● What you should do
Return the data below in full, exactly as it stands.

● Record excerpts

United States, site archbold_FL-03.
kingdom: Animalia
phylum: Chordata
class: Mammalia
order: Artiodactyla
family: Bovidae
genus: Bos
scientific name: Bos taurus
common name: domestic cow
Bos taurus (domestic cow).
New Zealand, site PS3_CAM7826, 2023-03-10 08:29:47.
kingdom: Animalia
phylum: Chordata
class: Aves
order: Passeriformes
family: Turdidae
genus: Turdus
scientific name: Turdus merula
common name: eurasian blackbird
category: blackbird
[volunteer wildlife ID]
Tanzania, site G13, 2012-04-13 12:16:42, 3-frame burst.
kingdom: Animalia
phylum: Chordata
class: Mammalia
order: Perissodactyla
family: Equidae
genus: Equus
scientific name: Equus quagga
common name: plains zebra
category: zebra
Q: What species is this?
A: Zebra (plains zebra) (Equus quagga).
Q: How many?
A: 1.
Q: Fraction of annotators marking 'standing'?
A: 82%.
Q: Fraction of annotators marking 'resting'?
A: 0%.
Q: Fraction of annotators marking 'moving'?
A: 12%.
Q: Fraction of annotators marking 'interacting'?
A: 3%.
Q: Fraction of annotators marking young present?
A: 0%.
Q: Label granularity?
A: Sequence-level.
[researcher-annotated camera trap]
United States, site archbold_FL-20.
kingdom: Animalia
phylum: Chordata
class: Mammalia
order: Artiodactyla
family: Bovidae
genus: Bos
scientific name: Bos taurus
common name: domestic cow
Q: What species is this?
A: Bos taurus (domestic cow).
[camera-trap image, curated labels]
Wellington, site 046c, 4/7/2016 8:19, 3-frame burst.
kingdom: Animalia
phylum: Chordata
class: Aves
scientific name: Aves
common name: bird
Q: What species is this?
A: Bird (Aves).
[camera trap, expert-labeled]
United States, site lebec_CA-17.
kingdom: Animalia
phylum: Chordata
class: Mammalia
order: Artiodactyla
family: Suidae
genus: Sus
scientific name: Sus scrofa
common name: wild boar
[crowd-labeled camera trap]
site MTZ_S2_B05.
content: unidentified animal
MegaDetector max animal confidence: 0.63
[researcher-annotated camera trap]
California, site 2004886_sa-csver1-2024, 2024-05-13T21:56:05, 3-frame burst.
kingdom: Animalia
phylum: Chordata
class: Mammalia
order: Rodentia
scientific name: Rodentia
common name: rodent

● Answer box
United States, site archbold_FL-03.
kingdom: Animalia
phylum: Chordata
class: Mammalia
order: Artiodactyla
family: Bovidae
genus: Bos
scientific name: Bos taurus
common name: domestic cow
Bos taurus (domestic cow).
New Zealand, site PS3_CAM7826, 2023-03-10 08:29:47.
kingdom: Animalia
phylum: Chordata
class: Aves
order: Passeriformes
family: Turdidae
genus: Turdus
scientific name: Turdus merula
common name: eurasian blackbird
category: blackbird
[volunteer wildlife ID]
Tanzania, site G13, 2012-04-13 12:16:42, 3-frame burst.
kingdom: Animalia
phylum: Chordata
class: Mammalia
order: Perissodactyla
family: Equidae
genus: Equus
scientific name: Equus quagga
common name: plains zebra
category: zebra
Q: What species is this?
A: Zebra (plains zebra) (Equus quagga).
Q: How many?
A: 1.
Q: Fraction of annotators marking 'standing'?
A: 82%.
Q: Fraction of annotators marking 'resting'?
A: 0%.
Q: Fraction of annotators marking 'moving'?
A: 12%.
Q: Fraction of annotators marking 'interacting'?
A: 3%.
Q: Fraction of annotators marking young present?
A: 0%.
Q: Label granularity?
A: Sequence-level.
[researcher-annotated camera trap]
United States, site archbold_FL-20.
kingdom: Animalia
phylum: Chordata
class: Mammalia
order: Artiodactyla
family: Bovidae
genus: Bos
scientific name: Bos taurus
common name: domestic cow
Q: What species is this?
A: Bos taurus (domestic cow).
[camera-trap image, curated labels]
Wellington, site 046c, 4/7/2016 8:19, 3-frame burst.
kingdom: Animalia
phylum: Chordata
class: Aves
scientific name: Aves
common name: bird
Q: What species is this?
A: Bird (Aves).
[camera trap, expert-labeled]
United States, site lebec_CA-17.
kingdom: Animalia
phylum: Chordata
class: Mammalia
order: Artiodactyla
family: Suidae
genus: Sus
scientific name: Sus scrofa
common name: wild boar
[crowd-labeled camera trap]
site MTZ_S2_B05.
content: unidentified animal
MegaDetector max animal confidence: 0.63
[researcher-annotated camera trap]
California, site 2004886_sa-csver1-2024, 2024-05-13T21:56:05, 3-frame burst.
kingdom: Animalia
phylum: Chordata
class: Mammalia
order: Rodentia
scientific name: Rodentia
common name: rodent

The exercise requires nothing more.